Bill Donohue

The Holly Jolly Drag Show will perform on December 8 at a local restaurant in Albertville, Alabama, outside of Huntsville. Jessica Turner’s catering business, Baked and Boozy, is hosting the event. Because it is being held on private property, the local mayor, Tracy Honea, says he cannot do anything about it. He’s right about that, but that doesn’t mean that no response is justified.

Fortunately, several local Christian leaders, among them Justin Childers, pastor of Antioch Baptist Church in Albertville, are going to mount a protest: it will be held December 4-8, in advance of the event. He is urging local churches to “cross denominational lines” and join with him.

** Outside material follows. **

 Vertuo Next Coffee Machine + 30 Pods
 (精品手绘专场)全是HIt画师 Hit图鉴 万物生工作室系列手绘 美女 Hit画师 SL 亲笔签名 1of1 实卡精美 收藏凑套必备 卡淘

We support him 100 percent.

Unfortunately, there are many naïve Americans who are unfazed by drag queen shows; others actually like them. Whether it is ignorance or malice, the facts are not open to dispute.

The purpose behind these events is to confuse children about sexuality. That’s not an opinion. It’s the explanation afforded by Judith Butler, a prominent lesbian professor: She proudly admits that these performances are a “subversive enterprise.” So does Michelle Tomasik (who goes by the name Michelle Tea), the founder of Drag Queen Story Hour. She admits that her drag queen events are targeted at children.

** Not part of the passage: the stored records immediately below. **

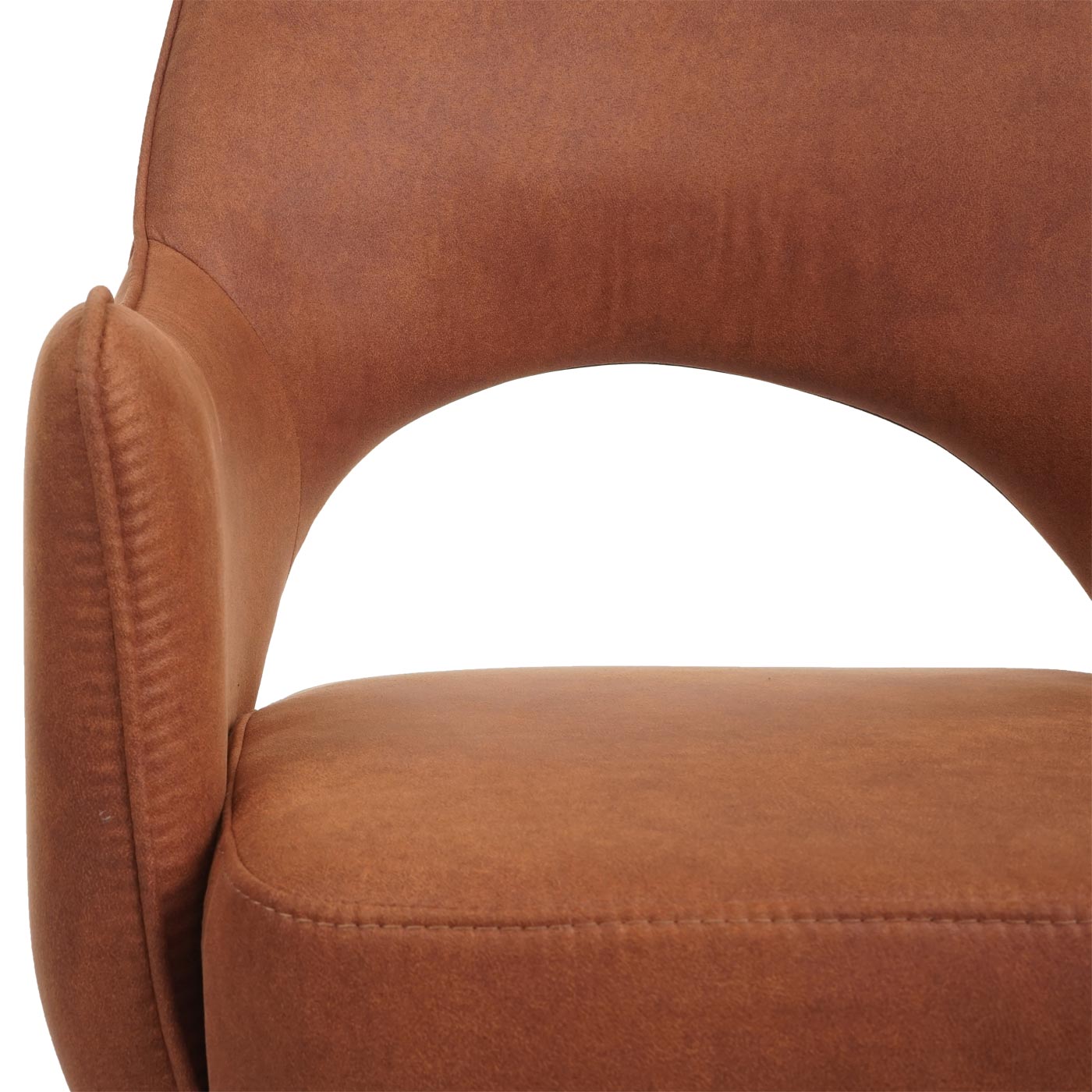 Cosmo Casa - Eetkamerstoel - Swivel - Textiel - Suède Bruin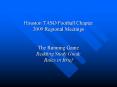 Houston TASO Football Chapter PowerPoint PPT Presentation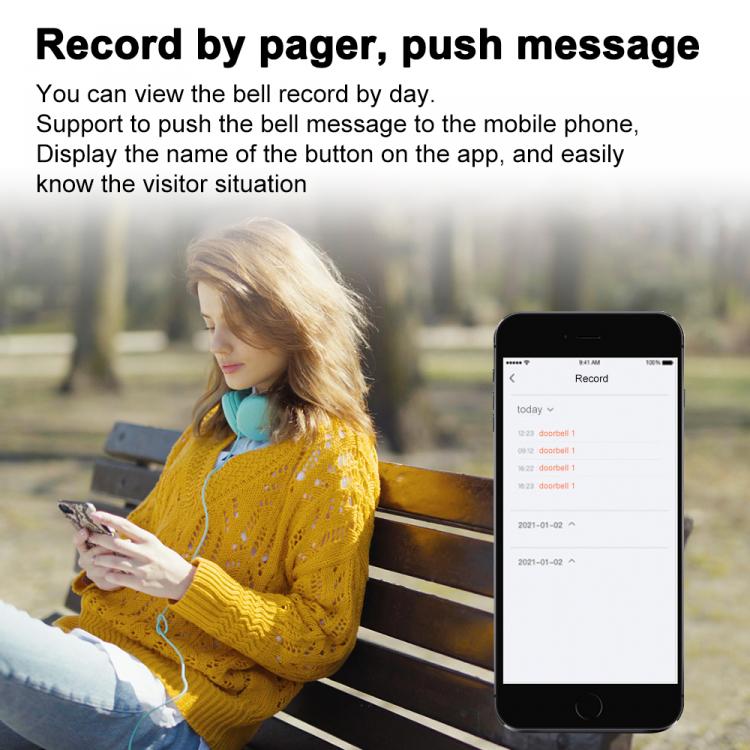 交流供電無線家用防水門鈴N60D1遠距離300米傳輸55首鈴聲美規歐規英規澳規日規插頭無線門鈴 交流供電門鈴 第12張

Homosexuals and the sexually confused (a.k.a. transgender persons) used to choose one day in late June as their day of celebration. Then it became a week. Then it became a month. But even that’s not enough.

This Holly Jolly Drag Show is being held in December because it is Christmastime. It is not being done to complement, but to demean. Anyone who can’t see this for what it is—the exploitation of Christmas for a sick cause—is deceiving himself. Or worse.

The Catholic League for Religious and Civil Rights is urging all Christians in Albertville, and surrounding towns, to join the protests and stand by Pastor Childers. Those who cannot attend should at least email him, showing your support for his effort.

We are contacting the 17 Christian churches in Albertville. We are also contacting St. William Catholic Church, as well as the Diocese of Birmingham.